Marvel.com: What part of the Marvel Universe will the Young Avengers cover that was missing from Marvel NOW! until, well, now?
Kieron Gillen: The part that goes and tries to find a good breakfast place at 5am.
This part is important. Trust me.
Marvel.com: And last but not least, you mentioned on Tumblr that you were thinking about doing a playlist for the book and started off the ideas with “The Nights of Wine and Roses” by Japandroids. Do you want to share a little bit with the readers on why that song was the first to come to mind or do you want to save that for the playlist ahead?
Kieron Gillen: [Laughs] Yes, the playlist will eventually be made public. I'm thinking about doing a series of posts revealing which song is informing my take on the characters, which will also be a good way to introduce my thinking on the team to the very-active Young Avengers Tumblr folk.
It wasn't the first to come to mind; the first thing in the playlist was actually Emeli Sandes' “Heaven” which connects incredibly strongly to one character. In fact, it was just the one that popped up on the playlist at that second, and I had the sudden urge to post it. It's an incredible record, and certainly describes a little of the raucous pugnaciousness of the team. It's a song that actively defies everything in existence that stops them from living in a manner they find agreeable. A key line in my thinking about YOUNG AVENGERS is "The original series is about being 16. This series is about being 18." “The Nights of Wine and Roses” sounds a hell of a lot like how life felt for me at 18.
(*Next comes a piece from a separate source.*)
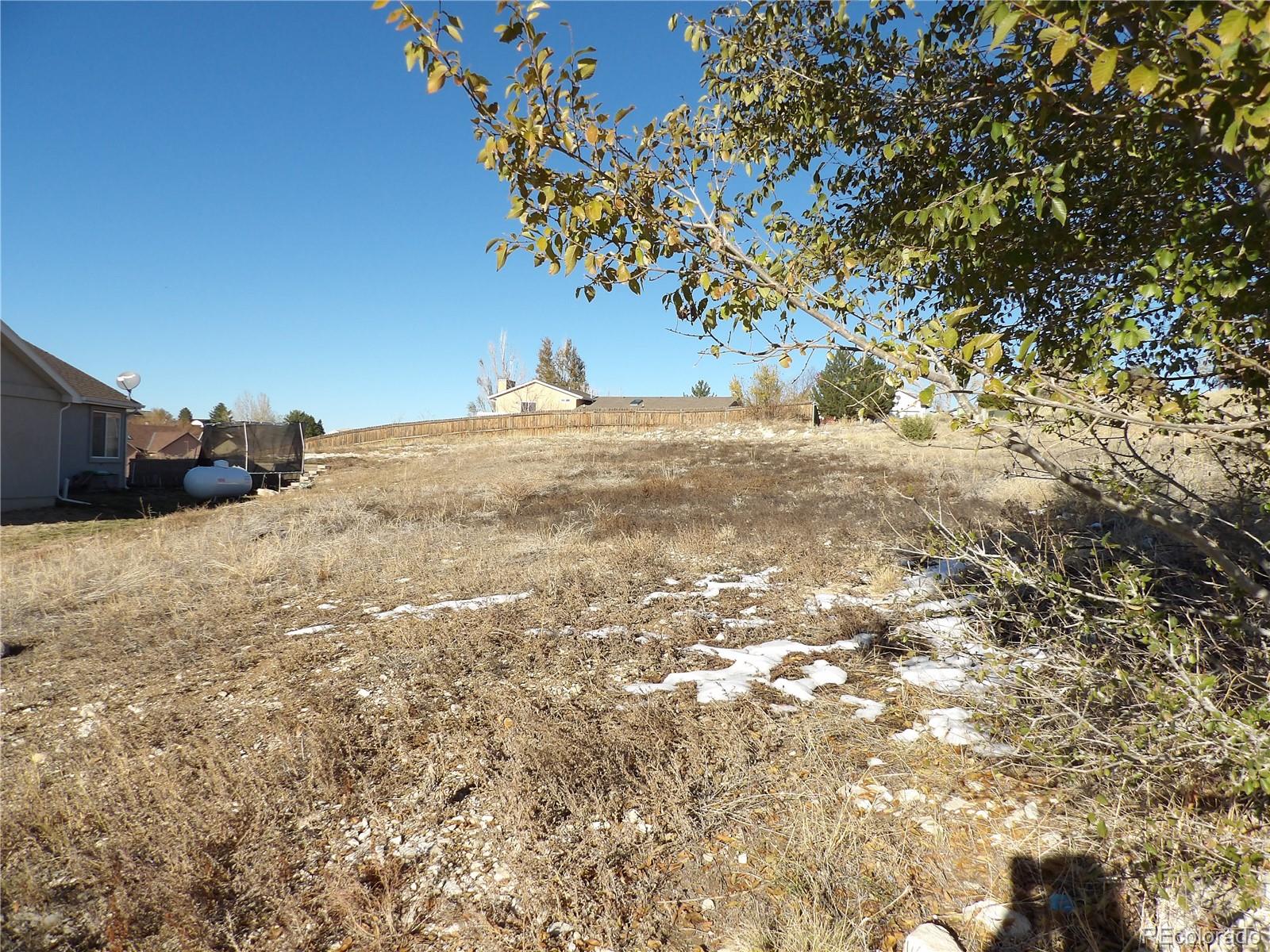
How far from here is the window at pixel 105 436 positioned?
56.7 feet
The whole playlist is a mixture of things which all evoke a certain sense of youth. Some of it is hyper-modern. Some of it is prehistorically old. Some of it is heartbreaking and some of it makes my heart beat faster and faster until it explodes. YOUNG AVENGERS, y'know?
A quick bunch of random selections from the list: “212” by Azealia Banks, “Be My Baby” by the Ronettes, “I Love It” by Icona Pop, “I Would Die 4 U” by Prince, “I Wish I Was Someone Better” by Blood Red Shoes, “The Night” by School of Seven Bells, “Young Hearts Run Free” by Candi Staton, “I Feel It All” by Feist, the “Breakaway” cover by the Detroit Cover, “Born On The Floor” by the Make-Up, “Born To Run” by Bruce and “Absolute Beginners” by Bowie. It's currently standing at 51 tracks.